Editor's Note: Throughout Ontario there are dozens of pockets of thriving boating communities, where people get all of their daily chores done by boat: pulling up to get lunch, stopping in at the grocery store, running into town for a tool or part for some project at the cottage. And these kinds of communities are especially perfect for touring powerboaters who want to get as far away from their cars as possible. Read on about one of these great boating destinations in Ontario's Highlands.
For most cottagers in Ontario, the trip to the cottage involves loading up the car and fighting the Friday night getaway traffic out of one of the metropolises. However, for a select few, that trip involves an intermediate change in mode of transportation.
When the road does not extend around the lake, or the cottage is on an island, the last few miles to the cottage usually involve travel by boat. That is when the boat goes from being a luxury to a necessity.
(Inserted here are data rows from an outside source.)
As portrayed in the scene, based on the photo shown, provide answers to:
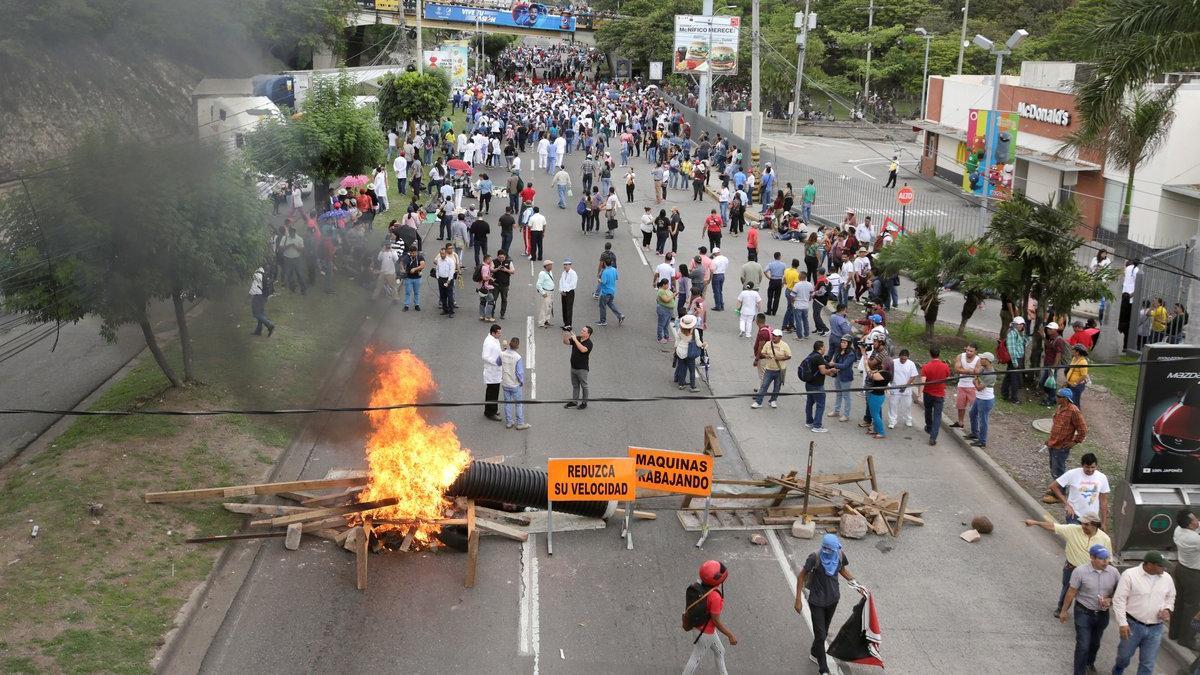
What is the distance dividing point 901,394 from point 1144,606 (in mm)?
7388

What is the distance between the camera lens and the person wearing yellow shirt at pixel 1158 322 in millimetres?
21062

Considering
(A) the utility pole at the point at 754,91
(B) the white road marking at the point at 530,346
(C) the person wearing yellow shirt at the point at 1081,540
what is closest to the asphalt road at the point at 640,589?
(C) the person wearing yellow shirt at the point at 1081,540

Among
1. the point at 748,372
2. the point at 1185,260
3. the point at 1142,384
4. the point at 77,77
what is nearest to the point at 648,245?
the point at 748,372

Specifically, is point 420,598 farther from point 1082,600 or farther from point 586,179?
point 586,179

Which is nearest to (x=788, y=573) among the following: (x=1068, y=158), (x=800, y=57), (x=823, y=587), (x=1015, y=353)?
(x=823, y=587)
When the boat is a necessity, the boat itself changes. A cover? You bet. Who wants to cross the lake with their luggage and groceries in the pouring rain in the open? Then there is spring and fall boating when the outside temperature may be a bit chilly. That cover is mighty handy. Reliability is a major factor. After a long drive from the city, the last thing needed is an unreliable boat. A dependable engine is a lot more important than a fancy stereo or fat sacks.
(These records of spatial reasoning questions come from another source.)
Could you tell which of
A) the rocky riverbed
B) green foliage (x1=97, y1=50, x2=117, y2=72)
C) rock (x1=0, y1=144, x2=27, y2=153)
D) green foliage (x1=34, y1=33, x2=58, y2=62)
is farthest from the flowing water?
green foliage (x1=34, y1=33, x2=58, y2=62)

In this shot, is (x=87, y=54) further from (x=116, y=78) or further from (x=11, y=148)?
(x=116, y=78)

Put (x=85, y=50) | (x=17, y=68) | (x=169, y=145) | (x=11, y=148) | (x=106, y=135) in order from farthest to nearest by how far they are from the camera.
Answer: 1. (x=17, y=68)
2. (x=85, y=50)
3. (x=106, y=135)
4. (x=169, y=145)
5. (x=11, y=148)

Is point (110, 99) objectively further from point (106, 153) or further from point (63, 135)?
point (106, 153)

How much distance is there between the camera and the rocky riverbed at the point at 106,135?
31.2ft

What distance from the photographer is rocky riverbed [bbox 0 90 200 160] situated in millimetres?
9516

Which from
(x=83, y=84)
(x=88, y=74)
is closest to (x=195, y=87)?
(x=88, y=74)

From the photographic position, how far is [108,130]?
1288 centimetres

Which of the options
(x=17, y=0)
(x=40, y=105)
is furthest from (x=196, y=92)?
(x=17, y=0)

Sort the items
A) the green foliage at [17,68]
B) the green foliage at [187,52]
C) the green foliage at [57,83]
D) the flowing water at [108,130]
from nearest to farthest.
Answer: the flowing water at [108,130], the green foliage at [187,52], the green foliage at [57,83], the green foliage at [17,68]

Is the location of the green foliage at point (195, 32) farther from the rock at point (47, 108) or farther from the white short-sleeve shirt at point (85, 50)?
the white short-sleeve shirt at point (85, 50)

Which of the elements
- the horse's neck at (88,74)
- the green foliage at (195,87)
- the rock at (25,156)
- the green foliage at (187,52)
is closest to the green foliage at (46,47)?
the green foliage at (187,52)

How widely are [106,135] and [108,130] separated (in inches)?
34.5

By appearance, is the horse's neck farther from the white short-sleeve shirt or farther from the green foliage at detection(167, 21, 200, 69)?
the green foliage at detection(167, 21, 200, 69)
After a generation or two of summers at a water access-only cottage, the thought of driving to the cottage seems like a foreign concept. The luggage, the groceries, the beer, and other miscellaneous cottage supplies get transferred from the car to the boat. A major part of the romance of the cottage is that arrival by boat. Forgot something? It's not a simple trip the local general store. On most bodies of water, a trip for supplies means at least a trip to a marina convenience store, and possibly back into the car for the trip to town. One advantage of a boat access cottage: drop-in weekend visitors are a rare occurrence.
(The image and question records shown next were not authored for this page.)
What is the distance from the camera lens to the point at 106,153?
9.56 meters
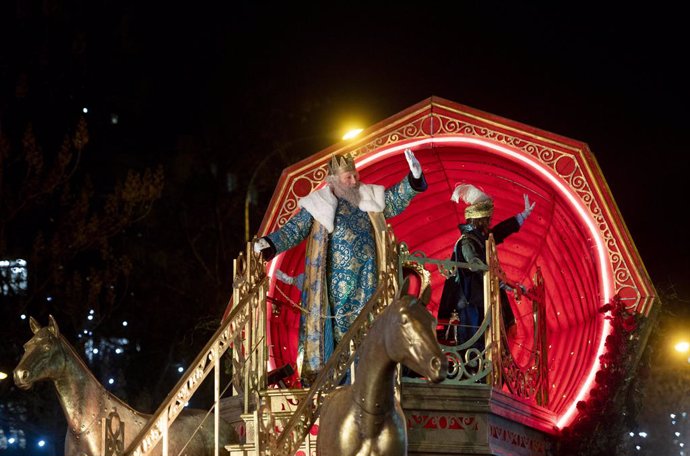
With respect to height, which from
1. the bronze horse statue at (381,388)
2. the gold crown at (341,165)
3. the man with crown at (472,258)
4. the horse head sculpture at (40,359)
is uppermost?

The marina at Limerick Lake, in the Bancroft area serves just over 100 such water access cottage families. The switch from wheels to boat becomes part of the overall experience. Bob Bennett, from the Uxbridge area, has been coming to Limerick Lake since 1965. “A water access cottage is all we’ve ever know, so it’s not a hassle to us," he says. "It’s nice and private, it creates a buffer zone between working life and the cottage, and the great service at the Marina each season has added to the experience for us.”
Cottager Hilary Burns, from the Durham Region, who has been a water access-only cottager on Limerick Lake for 11 years, had this to say about the experience. “Limerick is exactly what we were looking for: something tucked back to give us privacy, a great place for the whole family to meet and be able to spend time with one another. We’ve turned what was a small shack into what we would consider a second home.”
Ask any water access cottage owner about their cottage, and one of the first descriptors will be that it is water access. It's worn like a badge of pride, denoting a somewhat hardier cottager, as well it should. To head out across the lake in good weather or bad, sunshine or darkness, rain or snow, takes a special breed of adventurer.